A FIDAE, organizada pela Força Aérea chilena, é reconhecida como uma das cinco maiores feiras aeroespaciais do mundo, reunindo expositores de mais de 40 países. A exclusão das empresas israelenses marca um gesto político significativo, demonstrando o repúdio do Chile às ações recentes de Israel na região.

Além disso, a Colômbia também se posicionou contra Israel, com o presidente Gustavo Petro anunciando a suspensão de todas as compras de armas do país do Oriente Médio. Essa medida, segundo Petro, é um ato de solidariedade aos palestinos e uma resposta à recente escalada de violência na região.

Essas decisões não passaram despercebidas pela comunidade internacional, destacando-se como uma manifestação contundente de posicionamento político por parte dos governos latino-americanos. A crescente tensão diplomática entre América Latina e Israel também se refletiu em gestos anteriores, como a convocação de embaixadores para consultas, um sinal claro de discordância e descontentamento com as políticas adotadas por Israel.

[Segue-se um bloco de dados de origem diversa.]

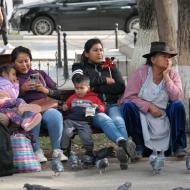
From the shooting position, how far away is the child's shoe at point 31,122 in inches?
269

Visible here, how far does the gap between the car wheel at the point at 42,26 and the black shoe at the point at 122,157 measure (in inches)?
648

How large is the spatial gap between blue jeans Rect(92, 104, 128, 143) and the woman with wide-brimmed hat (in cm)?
14

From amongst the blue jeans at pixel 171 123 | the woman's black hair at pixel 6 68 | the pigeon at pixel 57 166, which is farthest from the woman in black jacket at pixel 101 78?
the pigeon at pixel 57 166

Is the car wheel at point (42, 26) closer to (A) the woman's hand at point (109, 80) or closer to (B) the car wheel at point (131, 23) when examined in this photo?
(B) the car wheel at point (131, 23)

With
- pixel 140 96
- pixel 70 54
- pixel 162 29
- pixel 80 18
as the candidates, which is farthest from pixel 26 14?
pixel 140 96

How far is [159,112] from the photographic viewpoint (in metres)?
7.16

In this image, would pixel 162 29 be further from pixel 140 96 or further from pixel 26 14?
pixel 26 14

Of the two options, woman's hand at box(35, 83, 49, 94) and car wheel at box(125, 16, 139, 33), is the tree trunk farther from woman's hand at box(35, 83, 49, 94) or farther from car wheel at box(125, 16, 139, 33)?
car wheel at box(125, 16, 139, 33)

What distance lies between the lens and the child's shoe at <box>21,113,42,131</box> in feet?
22.4

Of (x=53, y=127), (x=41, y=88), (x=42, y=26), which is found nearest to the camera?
(x=53, y=127)

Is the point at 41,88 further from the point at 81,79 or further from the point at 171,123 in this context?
the point at 171,123

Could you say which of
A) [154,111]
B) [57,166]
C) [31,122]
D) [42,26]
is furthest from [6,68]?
[42,26]

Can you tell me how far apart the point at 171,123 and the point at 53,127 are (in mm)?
1247

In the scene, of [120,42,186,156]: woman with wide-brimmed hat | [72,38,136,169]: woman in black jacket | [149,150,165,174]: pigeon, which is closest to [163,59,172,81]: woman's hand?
[120,42,186,156]: woman with wide-brimmed hat
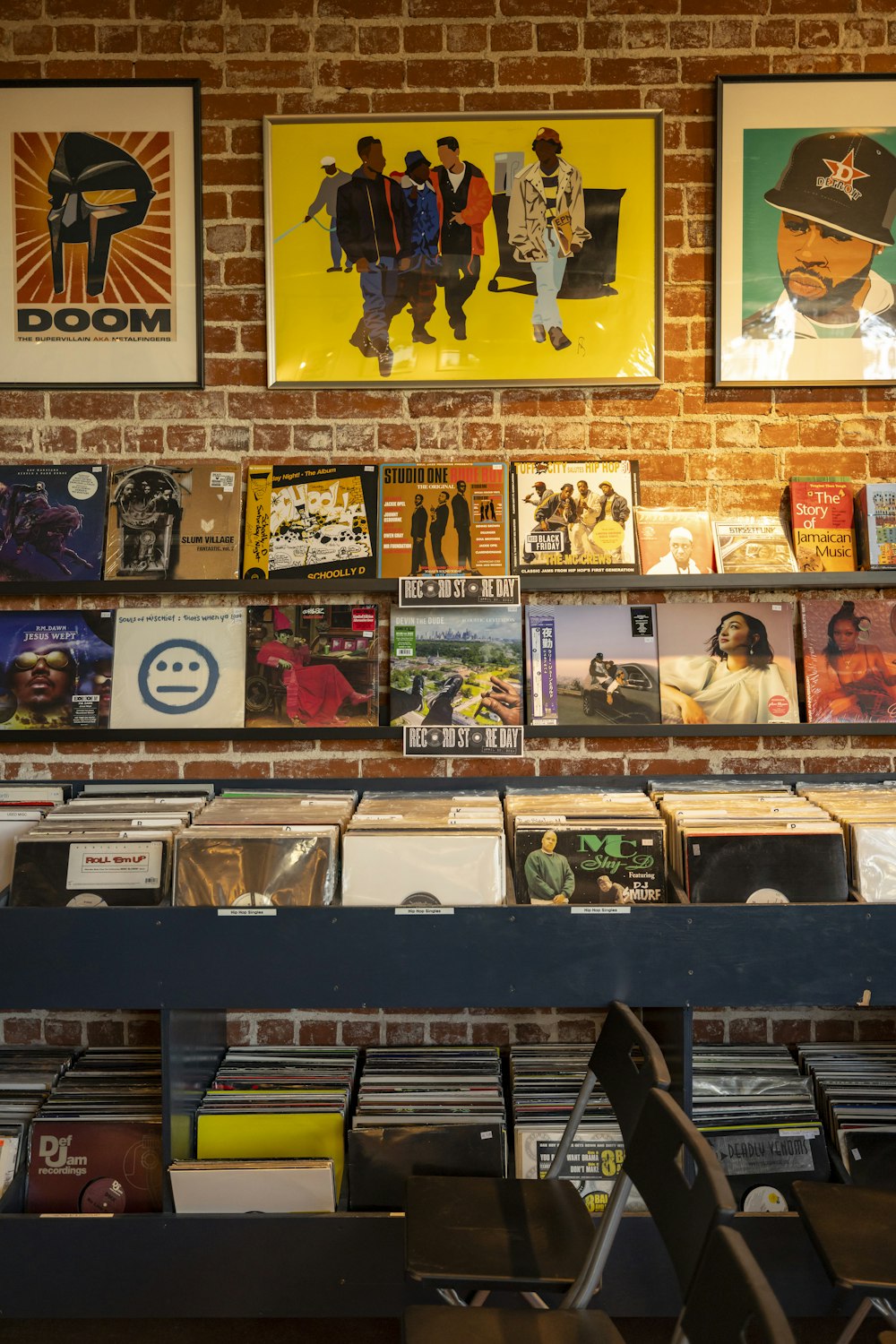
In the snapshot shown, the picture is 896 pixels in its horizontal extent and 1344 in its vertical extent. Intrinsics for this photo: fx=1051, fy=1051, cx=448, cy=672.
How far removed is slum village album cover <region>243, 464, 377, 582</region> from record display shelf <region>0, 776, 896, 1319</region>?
1.06m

Enquanto isso, as reações não se limitaram apenas aos países latino-americanos. A resposta oficial de Israel foi enfática, com o porta-voz da chancelaria israelense, Lior Haiat, expressando esperança de que Chile e Colômbia "apoiem o direito de um país democrático de proteger seus cidadãos". Haiat também pediu a libertação imediata de todos os sequestrados e advertiu contra o alinhamento com nações que apoiam o Hamas, como Venezuela e Irã.

O embate diplomático entre América Latina e Israel está longe de chegar a um fim. Enquanto isso, a comunidade internacional observa com atenção e cautela, ciente dos desdobramentos que podem surgir desse conflito de interesses e posicionamentos políticos.